[Your instructions] Reproduce verbatim the passage of the casing valve text from "The design of" up to and including "improved personnel safety.".

[Extract]
######

In 2011, a new 10¾-in. 97.1-lbm/ft CV was installed successfully in a well at a measured depth (MD) of 3675 m and a 50° inclination in a hydrogen sulfide (H2S) environment of up to 18%. The well profile was implemented with an S-shaped trajectory featuring a pseudocatenary approach. The CV was set as a permanent installation in 10¾-in. production casing approximately 400 m inside the preceding 13⅜-in.-casing shoe (Fig. 1). CV position details are as follows:

  • CV setting depth: 3675-m MD [2899-m total vertical depth (TVD)]
  • 13⅜-in.-casing shoe: 4075-m MD (3155-m TVD) 
  • 10¾-in.-casing shoe: 4947-m MD (3837-m TVD) 

CV Construction and Operation

The CV is a full-bore and surface-controllable flapper-type valve that can be installed as an integral part of a casing string and can serve as an additional downhole barrier to seal the wellbore pressure/fluid below it. A CV can be used to avoid the need for snubbing operations, or the need to kill the well in order to trip the drillstring and install completion assemblies during near-balanced and underbalanced operations. It represents an additional downhole mechanical barrier because it can be inflow tested, for instance with a lubricator valve installed with the casing. The valve surface control is achieved by a two-way armored control line that runs from the valve to the surface control panel and hydraulic-power unit. To open the valve, pressure is applied one way, and to close the valve, it is applied the other way. The presence of the control lines requires modification and penetration of wellheads. 

The design of the CV allows the passage of the bottomhole assembly (BHA) and all downhole equipment when in the open position. When tripping out of the hole, the string is tripped out until the bit is above the CV, which is then closed and the casing annulus pressure above the CV is eventually bled off. The drillstring can then be tripped out of the well without the use of a snubbing unit and at conventional tripping speeds, thus reducing rig-time requirements and providing improved personnel safety.

######

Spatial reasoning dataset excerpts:
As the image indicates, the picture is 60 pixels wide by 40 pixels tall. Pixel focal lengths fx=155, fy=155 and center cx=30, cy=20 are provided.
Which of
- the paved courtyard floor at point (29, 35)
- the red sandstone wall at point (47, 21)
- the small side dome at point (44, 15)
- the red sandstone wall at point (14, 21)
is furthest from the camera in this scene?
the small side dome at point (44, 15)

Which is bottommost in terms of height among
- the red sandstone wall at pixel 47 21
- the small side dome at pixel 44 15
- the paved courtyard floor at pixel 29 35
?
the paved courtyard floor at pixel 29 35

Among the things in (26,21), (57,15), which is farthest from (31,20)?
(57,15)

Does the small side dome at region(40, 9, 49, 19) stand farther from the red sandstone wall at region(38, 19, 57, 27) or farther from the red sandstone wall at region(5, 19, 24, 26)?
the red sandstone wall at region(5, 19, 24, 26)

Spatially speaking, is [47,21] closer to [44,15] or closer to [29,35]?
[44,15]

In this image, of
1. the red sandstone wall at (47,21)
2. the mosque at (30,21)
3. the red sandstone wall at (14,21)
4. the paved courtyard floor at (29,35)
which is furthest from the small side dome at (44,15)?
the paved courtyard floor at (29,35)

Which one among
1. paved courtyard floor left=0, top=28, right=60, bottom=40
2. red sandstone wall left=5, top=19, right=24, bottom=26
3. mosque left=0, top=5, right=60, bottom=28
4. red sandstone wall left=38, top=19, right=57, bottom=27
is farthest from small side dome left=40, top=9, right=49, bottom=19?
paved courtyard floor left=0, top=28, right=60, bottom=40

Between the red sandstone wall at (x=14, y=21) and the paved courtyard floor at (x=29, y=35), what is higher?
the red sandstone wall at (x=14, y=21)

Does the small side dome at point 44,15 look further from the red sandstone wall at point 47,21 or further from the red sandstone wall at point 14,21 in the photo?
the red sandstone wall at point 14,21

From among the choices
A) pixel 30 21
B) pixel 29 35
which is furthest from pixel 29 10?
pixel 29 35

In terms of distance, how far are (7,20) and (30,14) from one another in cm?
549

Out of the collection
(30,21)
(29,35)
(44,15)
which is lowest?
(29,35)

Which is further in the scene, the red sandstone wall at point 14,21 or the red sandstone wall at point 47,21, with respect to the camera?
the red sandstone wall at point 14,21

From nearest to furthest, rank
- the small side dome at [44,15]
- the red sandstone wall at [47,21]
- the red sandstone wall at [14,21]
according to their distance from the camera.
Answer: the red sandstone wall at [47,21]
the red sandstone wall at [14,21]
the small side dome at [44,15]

######

[Finished exercise]
The design of the CV allows the passage of the bottomhole assembly (BHA) and all downhole equipment when in the open position. When tripping out of the hole, the string is tripped out until the bit is above the CV, which is then closed and the casing annulus pressure above the CV is eventually bled off. The drillstring can then be tripped out of the well without the use of a snubbing unit and at conventional tripping speeds, thus reducing rig-time requirements and providing improved personnel safety.